I just got 4 coupon books fron my utility company with coupons for outdoor solar lights, CFLs, ceiling fans, outcoor motion sensor, furnance filters and (huh) dimmer switches. Current dimmer switches only work with incans! - the left hand does not know what the right hand is doing!!!

Just some random thoughts when I saw this thread.


----------



## Alteran (Apr 25, 2007)

*Re: Article: Canada to ban incandescent light bulbs by 2012*

I assume this will not apply to flashlights, correct? Although there are "practical alternatives", the people over in Ottawa hopefully don't know that. I'm an LED guy for the most part, but there is no simple, cheap LED ROP!


----------



## LEDninja (Apr 26, 2007)

*Re: Article: Canada to ban incandescent light bulbs by 2012*



Alteran said:


> I assume this will not apply to flashlights, correct? Although there are "practical alternatives", the people over in Ottawa hopefully don't know that. I'm an LED guy for the most part, but there is no simple, cheap LED ROP!


I think it applies to 115VAC household bulbs only. The full environmental plan will be released later today (Thursday). The lightbulb part was leaked by accident. If Ottawa follows Ontario's lead incandescent bulbs themselves are not banned, just the ones that do not meet a certain efficiency number. So high efficiency halogen bulbs may (or may not) still be sold. 
I don't think Canadian tire is selling ROP bulbs now.

Don't know how long the CTV link will last.
http://www.ctv.ca/servlet/ArticleNe...25/lightbulb_ban_070425/20070425?hub=CanadaAM


CTV news said:


> CTV's Ottawa Bureau Chief Robert Fife said the real test will take place on Thursday when the full plan is released, and the opposition parties and environmentalists offer their responses.
> 
> Information on the lightbulb plan became public after Baird's speech was faxed by mistake to the opposition Liberals on Tuesday.
> 
> Under pressure to explain, the government released the text just before midnight.


----------



## PhotonBoy (Apr 26, 2007)

*Re: Article: Canada to ban incandescent light bulbs by 2012*

I think this is an excellent move. I hope that the mercury problems with the compact fluorescent bulbs can be solved by then (LEDs?).

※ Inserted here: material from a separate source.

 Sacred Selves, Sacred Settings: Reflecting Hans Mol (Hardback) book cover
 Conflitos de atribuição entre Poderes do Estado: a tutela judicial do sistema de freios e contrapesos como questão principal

For parts of the far north, it makes a lot of sense, since most of their power is provided by expensive diesel fuel trucked in from the south.

BTW, is there an energy efficient replacement for those cute spherical 40 watt clear (non-frosted) lights that you see surrounding mirrors in dressing rooms and bathrooms?


----------



## ikendu (Apr 26, 2007)

*Re: Article: Canada to ban incandescent light bulbs by 2012*

At our little, local library where my wife works as a librarian, they have four "PAR 30" Halogen bulbs in the entry way of the Library.

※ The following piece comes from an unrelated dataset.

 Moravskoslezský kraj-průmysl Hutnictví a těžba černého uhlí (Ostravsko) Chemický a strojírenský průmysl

In this entry way, is the book drop off for night time deposit of books. It has a wall of glass on the south side of the building and is well lit during the day.

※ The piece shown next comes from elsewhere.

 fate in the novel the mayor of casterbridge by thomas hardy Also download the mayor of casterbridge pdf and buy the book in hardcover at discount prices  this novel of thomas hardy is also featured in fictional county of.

Two of the lights burn 24x7, 365 days a year.

The other two lights are on a timer and only burn at night.

I asked my wife and the head librarian, "Why do you have two bulbs that burn 24 x 7 all year long?".

They don't know. They are just on and they replace them every 3-4 months when the bulbs burn out.

So... here are two lights, sucking up electricity around the clock and no one even knows why they are on in the first place. 

After we talked... they are still on. >shrug<

We really just don't even think about the energy we consume.


----------



## jtr1962 (Apr 26, 2007)

*Re: Article: Canada to ban incandescent light bulbs by 2012*



ikendu said:


> So... here are two lights, sucking up electricity around the clock and no one even knows why they are on in the first place.
> 
> After we talked... they are still on. >shrug<
> 
> We really just don't even think about the energy we consume.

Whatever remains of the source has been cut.